Favorable prognostic impact of phosphatase and tensin homolog alterations in wild-type isocitrate dehydrogenase and telomerase reverse transcriptase promoter glioblastoma

Nayuta Higa; Toshiaki Akahane; Seiya Yokoyama; Ryutaro Makino; Hajime Yonezawa; Hiroyuki Uchida; Tomoko Takajo; Mari Kirishima; Taiji Hamada; Naoki Noguchi; Ryosuke Otsuji; Daisuke Kuga; Shohei Nagasaka; Hitoshi Yamahata; Junkoh Yamamoto; Koji Yoshimoto; Akihide Tanimoto; Ryosuke Hanaya

doi:10.1093/noajnl/vdad078

Favorable prognostic impact of phosphatase and tensin homolog alterations in wild-type isocitrate dehydrogenase and telomerase reverse transcriptase promoter glioblastoma

Neurooncol Adv. 2023 Jun 28;5(1):vdad078. doi: 10.1093/noajnl/vdad078. eCollection 2023 Jan-Dec.

Authors

Nayuta Higa^{1

2}, Toshiaki Akahane^{3

4}, Seiya Yokoyama³, Ryutaro Makino¹, Hajime Yonezawa¹, Hiroyuki Uchida¹, Tomoko Takajo¹, Mari Kirishima³, Taiji Hamada³, Naoki Noguchi², Ryosuke Otsuji², Daisuke Kuga², Shohei Nagasaka⁵, Hitoshi Yamahata¹, Junkoh Yamamoto⁵, Koji Yoshimoto², Akihide Tanimoto^{3

4}, Ryosuke Hanaya¹

Affiliations

¹ Department of Neurosurgery, Graduate School of Medical and Dental Sciences, Kagoshima University, Kagoshima, Japan.
² Department of Neurosurgery, Graduate School of Medical Sciences, Kyushu University, Fukuoka, Japan.
³ Department of Pathology, Graduate School of Medical and Dental Sciences, Kagoshima University, Kagoshima, Japan.
⁴ Center for Human Genome and Gene Analysis, Kagoshima University Hospital, Kagoshima, Japan.
⁵ Department of Neurosurgery, University of Occupational and Environmental Health, Kitakyushu, Japan.

Abstract

Background: Telomerase reverse transcriptase promoter (TERTp) mutations are a biological marker of glioblastoma; however, the prognostic significance of TERTp mutational status is controversial. We evaluated this impact by retrospectively analyzing the outcomes of patients with isocitrate dehydrogenase (IDH)- and TERTp-wild-type glioblastomas.
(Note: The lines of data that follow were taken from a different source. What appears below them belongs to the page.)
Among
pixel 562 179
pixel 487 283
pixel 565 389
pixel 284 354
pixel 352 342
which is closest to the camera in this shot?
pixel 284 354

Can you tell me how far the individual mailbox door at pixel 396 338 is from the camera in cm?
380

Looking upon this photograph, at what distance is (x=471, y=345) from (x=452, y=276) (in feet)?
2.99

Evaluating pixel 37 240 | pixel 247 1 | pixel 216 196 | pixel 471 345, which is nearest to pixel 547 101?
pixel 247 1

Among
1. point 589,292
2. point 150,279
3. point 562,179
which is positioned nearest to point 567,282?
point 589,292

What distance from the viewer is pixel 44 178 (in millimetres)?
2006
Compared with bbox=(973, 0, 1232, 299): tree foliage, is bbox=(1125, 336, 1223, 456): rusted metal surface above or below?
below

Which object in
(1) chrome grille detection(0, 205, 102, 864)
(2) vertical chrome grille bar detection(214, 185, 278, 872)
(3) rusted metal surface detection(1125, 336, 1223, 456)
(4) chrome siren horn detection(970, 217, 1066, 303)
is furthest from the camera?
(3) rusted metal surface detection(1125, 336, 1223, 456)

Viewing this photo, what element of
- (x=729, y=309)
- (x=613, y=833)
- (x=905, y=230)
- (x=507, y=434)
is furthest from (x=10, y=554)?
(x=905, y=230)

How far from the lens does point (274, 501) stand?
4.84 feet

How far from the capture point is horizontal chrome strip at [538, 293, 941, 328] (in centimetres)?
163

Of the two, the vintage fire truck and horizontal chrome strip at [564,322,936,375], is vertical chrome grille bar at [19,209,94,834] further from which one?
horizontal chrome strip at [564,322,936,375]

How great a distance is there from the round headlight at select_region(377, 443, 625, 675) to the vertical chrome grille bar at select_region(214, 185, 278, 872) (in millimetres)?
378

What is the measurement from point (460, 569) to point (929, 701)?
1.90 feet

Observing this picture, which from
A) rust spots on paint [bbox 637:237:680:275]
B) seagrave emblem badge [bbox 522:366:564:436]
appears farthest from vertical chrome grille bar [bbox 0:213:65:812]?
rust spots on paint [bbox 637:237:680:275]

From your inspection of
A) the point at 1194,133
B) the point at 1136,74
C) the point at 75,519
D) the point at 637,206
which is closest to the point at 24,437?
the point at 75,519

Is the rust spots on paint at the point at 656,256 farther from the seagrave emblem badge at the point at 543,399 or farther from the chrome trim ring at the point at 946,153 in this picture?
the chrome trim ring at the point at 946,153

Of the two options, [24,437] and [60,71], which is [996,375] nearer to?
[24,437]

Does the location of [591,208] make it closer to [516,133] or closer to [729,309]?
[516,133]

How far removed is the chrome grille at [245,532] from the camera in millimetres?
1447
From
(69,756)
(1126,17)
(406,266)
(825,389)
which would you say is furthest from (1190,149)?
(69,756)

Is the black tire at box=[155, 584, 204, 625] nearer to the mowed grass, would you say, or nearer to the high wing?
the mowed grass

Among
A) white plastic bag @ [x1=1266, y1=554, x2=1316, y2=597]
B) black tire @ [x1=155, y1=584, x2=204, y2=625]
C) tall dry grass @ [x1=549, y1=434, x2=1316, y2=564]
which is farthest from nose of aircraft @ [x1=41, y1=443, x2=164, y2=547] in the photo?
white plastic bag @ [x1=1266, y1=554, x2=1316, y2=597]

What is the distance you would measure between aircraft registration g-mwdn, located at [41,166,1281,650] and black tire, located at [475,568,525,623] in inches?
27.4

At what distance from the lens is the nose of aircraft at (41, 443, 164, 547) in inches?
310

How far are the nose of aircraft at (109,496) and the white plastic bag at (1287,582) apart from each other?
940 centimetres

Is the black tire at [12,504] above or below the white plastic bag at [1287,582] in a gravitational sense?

Methods: Using custom next-generation sequencing, we analyzed 208 glioblastoma samples harboring wild-type IDH.

Results: TERTp mutations were detected in 143 samples (68.8%). The remaining 65 (31.2%) were TERTp-wild-type. Among the TERTp-wild-type glioblastoma samples, we observed a significant difference in median progression-free survival (18.6 and 11.4 months, respectively) and overall survival (not reached and 15.7 months, respectively) in patients with and without phosphatase and tensin homolog (PTEN) loss and/or mutation. Patients with TERTp-wild-type glioblastomas with PTEN loss and/or mutation were younger and had higher Karnofsky Performance Status scores than those without PTEN loss and/or mutation. We divided the patients with TERTp-wild-type into 3 clusters using unsupervised hierarchical clustering: Good (PTEN and TP53 alterations; lack of CDKN2A/B homozygous deletion and platelet-derived growth factor receptor alpha (PDGFRA) alterations), intermediate (PTEN alterations, CDKN2A/B homozygous deletion, lack of PDGFRA, and TP53 alterations), and poor (PDGFRA and TP53 alterations, CDKN2A/B homozygous deletion, and lack of PTEN alterations) outcomes. Kaplan-Meier survival analysis indicated that these clusters significantly correlated with the overall survival of TERTp-wild-type glioblastoma patients.

Conclusions: Here, we report that PTEN loss and/or mutation is the most useful marker for predicting favorable outcomes in patients with IDH- and TERTp-wild-type glioblastomas. The combination of 4 genes, PTEN, TP53, CDKN2A/B, and PDGFRA, is important for the molecular classification and individual prognosis of patients with IDH- and TERTp-wild-type glioblastomas.

Keywords: PTEN; TERTp; TERTp-wild-type glioblastoma; prognostic markers.